Dershowitz adds, “I believe that if a grand jury and the public were to see these emails, they would come to a very different conclusion about what happened. The emails show consensual relationships between Weinstein and his accusers both before and after the alleged crimes allegedly occurred.”
Furthermore, accuser Asia Argento — another one of Farrow's original subjects and one of the most outspoken critics of Weinstein — won't likely be offered a platform by the prosecution given that her own credibility took a hit when The New York Times reported that she had quietly settled a complaint filed against her by an actor who said she sexually assaulted him when he was 17.

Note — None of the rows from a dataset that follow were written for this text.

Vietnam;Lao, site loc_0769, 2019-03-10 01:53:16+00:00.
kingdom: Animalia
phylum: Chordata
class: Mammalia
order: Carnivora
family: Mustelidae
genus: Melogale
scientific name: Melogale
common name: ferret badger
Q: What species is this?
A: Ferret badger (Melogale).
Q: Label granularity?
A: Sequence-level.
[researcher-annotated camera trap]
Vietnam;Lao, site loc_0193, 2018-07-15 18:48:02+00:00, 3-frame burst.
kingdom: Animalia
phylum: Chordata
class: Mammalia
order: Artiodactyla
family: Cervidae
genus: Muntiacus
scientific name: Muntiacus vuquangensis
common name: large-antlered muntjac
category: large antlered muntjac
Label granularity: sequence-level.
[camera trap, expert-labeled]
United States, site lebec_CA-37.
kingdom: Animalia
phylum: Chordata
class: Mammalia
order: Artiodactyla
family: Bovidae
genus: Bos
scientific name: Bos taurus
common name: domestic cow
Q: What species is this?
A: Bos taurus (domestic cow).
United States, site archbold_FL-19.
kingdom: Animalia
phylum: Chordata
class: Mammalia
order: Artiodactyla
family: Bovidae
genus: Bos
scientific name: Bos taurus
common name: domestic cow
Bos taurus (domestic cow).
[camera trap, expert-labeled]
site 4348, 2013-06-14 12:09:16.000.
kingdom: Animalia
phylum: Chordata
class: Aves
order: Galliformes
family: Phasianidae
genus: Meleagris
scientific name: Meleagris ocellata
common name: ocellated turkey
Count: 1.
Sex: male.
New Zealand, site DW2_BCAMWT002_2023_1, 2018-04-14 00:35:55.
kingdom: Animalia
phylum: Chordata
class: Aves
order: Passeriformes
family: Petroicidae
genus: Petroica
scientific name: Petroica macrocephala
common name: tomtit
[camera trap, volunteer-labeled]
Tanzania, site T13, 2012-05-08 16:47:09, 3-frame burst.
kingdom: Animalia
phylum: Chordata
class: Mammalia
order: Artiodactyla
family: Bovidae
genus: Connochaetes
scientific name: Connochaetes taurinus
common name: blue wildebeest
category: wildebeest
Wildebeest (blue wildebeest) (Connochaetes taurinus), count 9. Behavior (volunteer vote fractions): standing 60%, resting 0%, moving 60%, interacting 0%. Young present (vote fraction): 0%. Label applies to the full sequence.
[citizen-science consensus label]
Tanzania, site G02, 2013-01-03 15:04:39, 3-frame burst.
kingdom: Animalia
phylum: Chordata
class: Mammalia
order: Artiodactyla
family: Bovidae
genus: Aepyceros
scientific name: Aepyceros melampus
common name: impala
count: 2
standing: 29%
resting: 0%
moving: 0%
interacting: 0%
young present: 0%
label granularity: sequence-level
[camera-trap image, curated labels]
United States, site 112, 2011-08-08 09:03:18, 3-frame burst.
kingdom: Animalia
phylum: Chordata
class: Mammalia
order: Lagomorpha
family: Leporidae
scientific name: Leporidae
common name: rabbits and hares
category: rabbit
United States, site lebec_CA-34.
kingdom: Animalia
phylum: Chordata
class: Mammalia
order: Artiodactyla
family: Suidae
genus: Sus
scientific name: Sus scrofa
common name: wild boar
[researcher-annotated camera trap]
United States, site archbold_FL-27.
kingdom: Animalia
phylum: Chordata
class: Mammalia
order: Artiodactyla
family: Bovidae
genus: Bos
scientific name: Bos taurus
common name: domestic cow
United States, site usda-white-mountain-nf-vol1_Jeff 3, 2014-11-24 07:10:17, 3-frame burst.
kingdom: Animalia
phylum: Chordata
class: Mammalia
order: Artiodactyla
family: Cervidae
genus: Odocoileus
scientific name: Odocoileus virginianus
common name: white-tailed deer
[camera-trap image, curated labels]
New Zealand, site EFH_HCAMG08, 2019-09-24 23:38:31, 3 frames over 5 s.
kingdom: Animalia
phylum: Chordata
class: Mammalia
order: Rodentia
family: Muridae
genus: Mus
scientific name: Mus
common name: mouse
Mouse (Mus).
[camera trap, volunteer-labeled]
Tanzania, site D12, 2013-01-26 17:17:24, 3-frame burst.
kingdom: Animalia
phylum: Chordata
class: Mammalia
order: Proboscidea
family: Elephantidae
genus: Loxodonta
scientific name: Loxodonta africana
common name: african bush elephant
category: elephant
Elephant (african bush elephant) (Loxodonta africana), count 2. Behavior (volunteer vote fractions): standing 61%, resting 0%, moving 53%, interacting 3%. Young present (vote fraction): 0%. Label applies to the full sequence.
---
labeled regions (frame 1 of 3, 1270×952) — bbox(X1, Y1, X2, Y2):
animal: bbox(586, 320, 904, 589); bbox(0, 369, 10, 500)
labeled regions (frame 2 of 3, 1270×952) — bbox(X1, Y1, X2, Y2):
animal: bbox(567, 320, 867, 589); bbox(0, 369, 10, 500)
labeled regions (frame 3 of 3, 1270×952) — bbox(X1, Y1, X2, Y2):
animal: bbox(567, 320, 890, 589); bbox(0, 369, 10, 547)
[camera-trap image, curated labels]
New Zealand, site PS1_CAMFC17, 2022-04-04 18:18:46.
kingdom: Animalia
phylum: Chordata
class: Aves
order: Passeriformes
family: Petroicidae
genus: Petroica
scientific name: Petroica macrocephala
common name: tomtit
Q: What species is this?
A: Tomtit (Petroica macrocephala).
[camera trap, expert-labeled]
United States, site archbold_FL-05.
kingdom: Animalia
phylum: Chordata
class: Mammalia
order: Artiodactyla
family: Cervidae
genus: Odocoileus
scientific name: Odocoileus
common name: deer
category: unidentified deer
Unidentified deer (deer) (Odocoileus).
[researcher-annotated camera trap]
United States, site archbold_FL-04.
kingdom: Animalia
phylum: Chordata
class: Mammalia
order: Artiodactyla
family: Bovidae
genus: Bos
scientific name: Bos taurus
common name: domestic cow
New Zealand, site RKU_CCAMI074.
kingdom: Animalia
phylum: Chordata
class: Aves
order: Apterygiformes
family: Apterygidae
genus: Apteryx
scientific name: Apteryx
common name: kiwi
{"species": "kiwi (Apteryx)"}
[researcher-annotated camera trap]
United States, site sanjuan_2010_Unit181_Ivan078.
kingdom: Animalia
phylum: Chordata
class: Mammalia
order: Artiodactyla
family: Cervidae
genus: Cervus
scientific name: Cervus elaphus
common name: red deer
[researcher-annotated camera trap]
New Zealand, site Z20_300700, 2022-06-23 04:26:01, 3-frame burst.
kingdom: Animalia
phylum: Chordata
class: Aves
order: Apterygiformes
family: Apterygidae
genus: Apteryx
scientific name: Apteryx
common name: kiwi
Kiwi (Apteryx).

The shifting momentum has left many invested in the case's outcome bracing for the prospect that Weinstein might avoid jail time.
"I see this as the clash between the aspirations of the #MeToo movement hitting the legal requirement of proof that’s required in a criminal case," says defense attorney Roy Black, who is not involved in the case. "I think the whole #MeToo movement is very important, and of course they fixated on the number of women that made accusations against Weinstein, and it did appear to be overwhelming. But once you get into a criminal case, you have to have people who can stand up to cross-examination and stand up to the focus that’s going to occur in a criminal case. I think that is what is happening now."
Facing the possibility of a life sentence, Weinstein is playing the role of paralegal, shuffling between his home in Connecticut and a friend's apartment in New York to help his team of lawyers, a source close to him tells The Hollywood Reporter. He spends time with his two younger children from his marriage to Georgina Chapman and is in daily therapy.
"Let’s not make this about what it isn’t about. This is not anyone putting the #Metoo movement on trial, but it is about one person’s right to due process," says Weinstein's publicist Juda Engelmayer in a statement.
Engelmayer adds, "When few were hiring women directors, Weinstein did; from Maya Angelou for Down in the Delta when no one would finance her, to seeing that the director of The Piano won the Palme d'Or at the 1993 Cannes Film Festival, which helped achieve the Academy Award for best original screenplay in 1994. There is no question that #MeToo is necessary to further the goals of achieving even more without the former societal impediments that still linger today. Yet this case is about due process, which is something every human being has and deserves, which in the end serves to help all people achieve justice in this world."
Ultimately, Weinstein may also benefit from the DA's timing. Many now ask if the case was brought too soon. Or perhaps too late: After all, New York County District Attorney Cy Vance opted not to prosecute Weinstein in 2015 after Italian model Ambra Battilana accused him of groping, despite the existence of an audio recording.
“The timing to bring this case was right from a publicity standpoint,” says Geragos. “It was absolutely wrong from a jurisprudence standpoint. I think that a lot of times when you make charging decisions based on public pressure this is what ends up happening.”